_Отрывок_
====

Стоит вспомнить, что примерно в это же время в другом уголке литературного мира другой писатель обратился к похожей художественной проблеме — но, в отличие от Иешуа, объектом критики он избрал не социалистическую утопию, а «американскую мечту». Речь идет о романе Натанаэла Уэста «Целый миллион, или Расчленение Лемюэла Питкина»[138]. Американский «маленький человечек» Лемюэл Питкин оказался не намного удачливее Нахмана Риттера, а Кочерга Уиппл, использующий Питкина в своих целях, — не достойнее Даниэля. И Лемюэл, и Нахман, подобно вольтеровскому Панглосу, искренне считали, что мечта ведет их в «лучший из возможных миров». Конечно, по сравнению с персонажами Уэста Нахман и Даниэль выглядят более реалистично, но это лишь оптический обман, созданный мастерством Иешуа. Уэст берет метафору «потери себя», буквализирует ее и доводит до абсурда; Иешуа же берет революционную риторику и противопоставляет ее действительности. Уэст фактически переписывает историю Америки и создает образ нации, построенный на пропагандистских клише; Иешуа вплетает давние события «Товарища Нахмана» в контекст более недавней истории. Возможно, «Целый миллион» был художественно сильнее, чем «Товарищ Нахман», но уступал ему по политическому влиянию. В тридцатых годах американская мечта еще только зарождалась в народе, а вот Советский Союз по-прежнему привлекал внимание множества интеллектуалов, разочаровавшихся в капитализме. Характеристика, которую Дэн Джейкобсон дал персонажам Башевиса[139], применима и к персонажам Уэста: это плоские целлулоидные фигурки, в то время как Нахман и Даниэль — фигуры объемные, но пропахшие театральным гримом. Вот, к примеру, истинная мотивация Даниэля, пламенного революционера:

Всю свою жизнь он жаждал восхищения и рукоплесканий народных масс. Ведомый этой жаждой, он еще маленьким мальчиком следовал по улицам за труппой польских актеров; эта жажда, уже в студенческие годы, привела его на задворки рабочего движения Польши. Раз уж он не смог стать актером, то станет, по крайней мере, вождем, великим оратором.

Иешуа не уступал Натанаэлу Уэсту в мастерстве создавать иллюзии, но он обучился своим фокусам на еврейских подмостках Нью-Йорка, а не в съемочных павильонах Голливуда. Проза Иешуа обладает драматической убедительностью — именно поэтому судьба Нахмана и его семьи так трогает читателя; Нахман так и не понял, что он участвует в спектакле, где требуются актерские умения, а не его искренность. Хотя декорации, в которых разворачивается действие «Товарища Нахмана», реалистичны, однако сами герои книги весьма литературны.

====

_Материал_

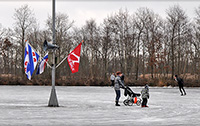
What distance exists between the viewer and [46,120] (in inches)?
424

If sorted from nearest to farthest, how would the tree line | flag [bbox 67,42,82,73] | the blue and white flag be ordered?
flag [bbox 67,42,82,73] → the blue and white flag → the tree line

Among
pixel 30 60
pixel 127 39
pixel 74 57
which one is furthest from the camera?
pixel 127 39

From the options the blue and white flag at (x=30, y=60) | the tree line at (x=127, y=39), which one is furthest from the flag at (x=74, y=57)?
the tree line at (x=127, y=39)

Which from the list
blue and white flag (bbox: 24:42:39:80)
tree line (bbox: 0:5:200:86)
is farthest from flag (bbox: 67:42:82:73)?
tree line (bbox: 0:5:200:86)

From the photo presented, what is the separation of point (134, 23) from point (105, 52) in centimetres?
802

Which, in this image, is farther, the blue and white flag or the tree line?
the tree line

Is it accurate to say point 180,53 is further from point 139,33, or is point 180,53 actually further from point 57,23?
point 57,23

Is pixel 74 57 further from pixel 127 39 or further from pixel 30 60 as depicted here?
pixel 127 39

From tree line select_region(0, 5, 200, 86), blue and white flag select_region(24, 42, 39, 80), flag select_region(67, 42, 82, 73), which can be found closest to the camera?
flag select_region(67, 42, 82, 73)

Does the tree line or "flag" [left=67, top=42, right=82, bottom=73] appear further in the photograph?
the tree line

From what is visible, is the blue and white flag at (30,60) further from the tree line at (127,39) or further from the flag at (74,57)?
the tree line at (127,39)

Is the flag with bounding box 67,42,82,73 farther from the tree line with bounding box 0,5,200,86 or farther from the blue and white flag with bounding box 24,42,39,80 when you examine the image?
the tree line with bounding box 0,5,200,86

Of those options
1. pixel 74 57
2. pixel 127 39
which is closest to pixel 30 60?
pixel 74 57

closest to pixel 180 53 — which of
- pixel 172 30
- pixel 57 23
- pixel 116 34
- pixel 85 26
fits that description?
pixel 172 30
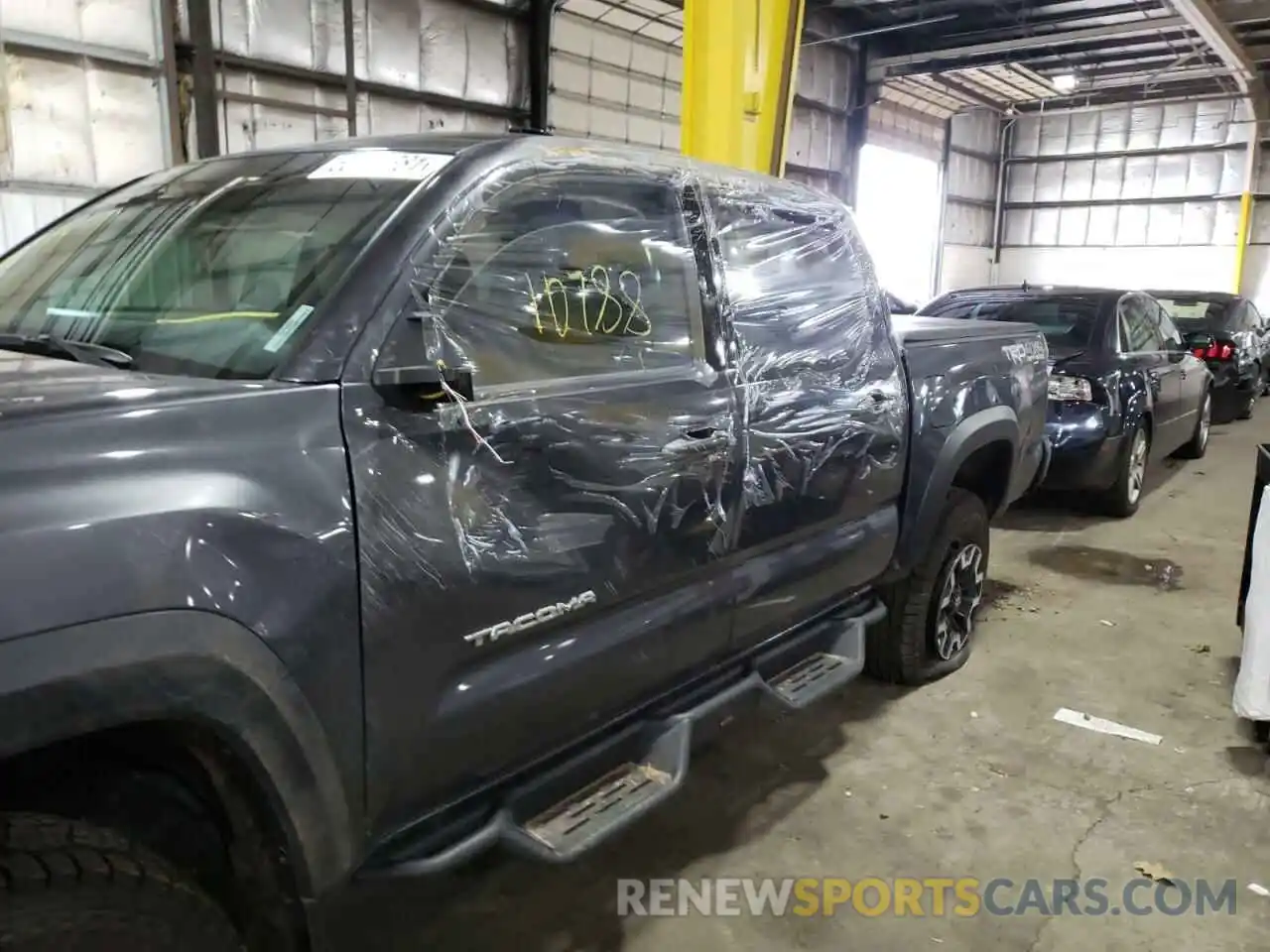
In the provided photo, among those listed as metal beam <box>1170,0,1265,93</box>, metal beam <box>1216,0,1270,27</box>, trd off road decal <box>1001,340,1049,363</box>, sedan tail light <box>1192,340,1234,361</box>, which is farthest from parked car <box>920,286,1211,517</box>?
metal beam <box>1216,0,1270,27</box>

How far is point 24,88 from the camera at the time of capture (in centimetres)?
666

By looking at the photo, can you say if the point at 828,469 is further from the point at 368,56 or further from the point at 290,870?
the point at 368,56

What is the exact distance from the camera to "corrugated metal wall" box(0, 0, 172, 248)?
6637mm

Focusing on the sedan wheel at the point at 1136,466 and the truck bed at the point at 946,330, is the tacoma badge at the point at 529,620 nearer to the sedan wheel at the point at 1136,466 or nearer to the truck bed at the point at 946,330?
the truck bed at the point at 946,330

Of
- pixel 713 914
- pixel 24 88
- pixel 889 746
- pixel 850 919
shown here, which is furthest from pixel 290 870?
pixel 24 88

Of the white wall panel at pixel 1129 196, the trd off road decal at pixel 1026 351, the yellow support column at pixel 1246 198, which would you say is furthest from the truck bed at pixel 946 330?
the white wall panel at pixel 1129 196

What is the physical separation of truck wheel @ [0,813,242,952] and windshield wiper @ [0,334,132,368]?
83 cm

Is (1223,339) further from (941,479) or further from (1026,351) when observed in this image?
(941,479)

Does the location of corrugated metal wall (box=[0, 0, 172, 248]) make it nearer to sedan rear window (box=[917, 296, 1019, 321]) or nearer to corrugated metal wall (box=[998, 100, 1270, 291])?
sedan rear window (box=[917, 296, 1019, 321])

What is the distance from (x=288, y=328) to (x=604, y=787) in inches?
50.4

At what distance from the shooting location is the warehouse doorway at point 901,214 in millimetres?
16750

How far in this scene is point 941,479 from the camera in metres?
3.53

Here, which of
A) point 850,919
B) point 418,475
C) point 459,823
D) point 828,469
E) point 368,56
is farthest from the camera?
point 368,56

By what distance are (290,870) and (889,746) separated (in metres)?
2.46
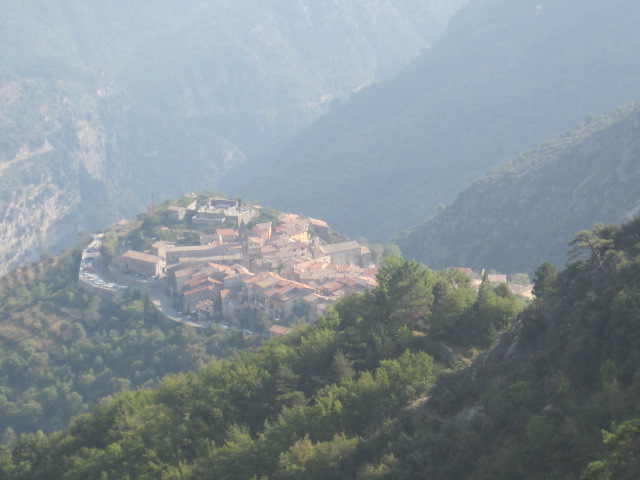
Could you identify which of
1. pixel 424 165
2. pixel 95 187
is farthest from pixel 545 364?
pixel 95 187

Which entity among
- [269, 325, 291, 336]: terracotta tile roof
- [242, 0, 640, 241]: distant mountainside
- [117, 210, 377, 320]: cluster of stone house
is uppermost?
[117, 210, 377, 320]: cluster of stone house

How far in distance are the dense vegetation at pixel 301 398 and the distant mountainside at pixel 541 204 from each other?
3803 cm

====

_Что сделать_
(A) Где, согласно отрывку о прозе Иешуа и Уэста, Иешуа научился своим фокусам?
(B) Повторите дословно часть отрывка, начиная со слов «Иешуа не уступал» и заканчивая словами «книги весьма литературны.».

_Ответы_
(A) На еврейских подмостках Нью-Йорка, а не в съемочных павильонах Голливуда.

(B)
Иешуа не уступал Натанаэлу Уэсту в мастерстве создавать иллюзии, но он обучился своим фокусам на еврейских подмостках Нью-Йорка, а не в съемочных павильонах Голливуда. Проза Иешуа обладает драматической убедительностью — именно поэтому судьба Нахмана и его семьи так трогает читателя; Нахман так и не понял, что он участвует в спектакле, где требуются актерские умения, а не его искренность. Хотя декорации, в которых разворачивается действие «Товарища Нахмана», реалистичны, однако сами герои книги весьма литературны.